When I have guests in my home, I provide them with an assortment of easy breakfast items, including bread. I don’t often eat bread, so if it becomes more than a few days old, it’s nice to be able to just toss it into an easy dessert.
I like a hearty, dense wholewheat naturally leavened sourdough bread, but go ahead and use your favorite or whatever you have on hand. Often, I will cube leftover bread and freeze it until I am ready to make either deep fried bread cubes for soup, or this bread pudding.
Traditional bread pudding recipes call for eggs and milk. Mine is super easy and completely vegan. I am not sure it’s even technically a bread pudding, but it’s delicious all the same.
If your bread is fairly soft, you may need to use up to 1/2 cup less liquid than the recipe calls for.
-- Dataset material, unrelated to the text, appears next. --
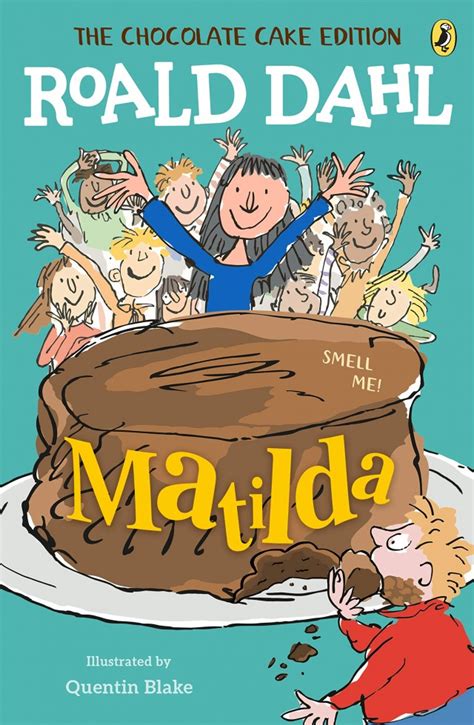 Revyou Matilda By Roald Dahl Book Review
Use your best judgement. If the bread pudding hasn’t thickened by 30 minutes of baking, leave it in the oven for a little longer until the liquids becomes thicker.
I like making this in my small 2 quart Le Creuset pot. Leave the lid on for part of the baking and off for the latter half.
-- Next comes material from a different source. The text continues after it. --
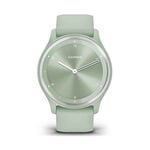 Montre Garmin Vivomove Sport Vert - Montres connect&eacute;es Femme | Histoire d&rsquo;Or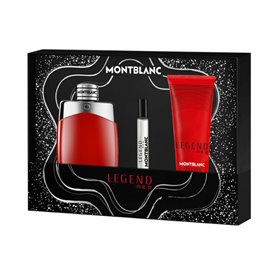 Set de Parfum Homme Montblanc EDP 3 Pièces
Simple Vegan Bread Pudding
4 cups hearty bread, cubed
2 1/2 cups non-dairy milk (I use either Pacific Hemp Milk or Oat Milk these days, unless I have homemade milk available)
2 Tbsp grade B maple syrup
1/2 tsp vanilla
1 tsp Ceylon cinnamon (or whatever cinnamon you have)
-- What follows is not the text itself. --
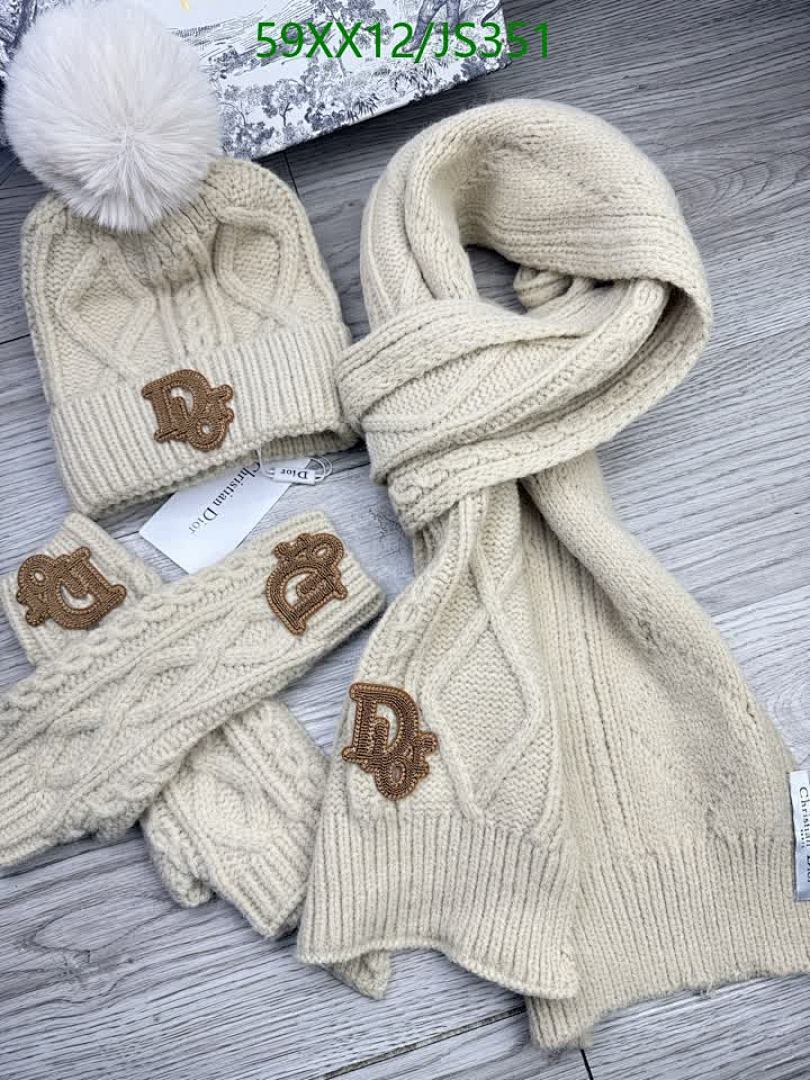 Gloves-Dior Code: JS351 $: 59USD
1/2 baking apple, chopped small (I like Braeburn, Gala or Cameo)
2 Tbsp raisins, separated so they mix in well (opt)
1. Mix all ingredients together in a large bowl. Let sit for up to a few hours or until the bread is very saturated. This will take less time for light, soft breads and more time for dense, hearty breads.
2. Heat oven to 350°.
3. Pour bread mixture into medium size baking dish with lid. Press the mixture down so it’s even and the bread is mostly covered. Bake for about 30 minutes. Leave the lid on for the first 15 minutes. Then remove lid and bake until the bread pudding is thick and starting to brown a bit on top.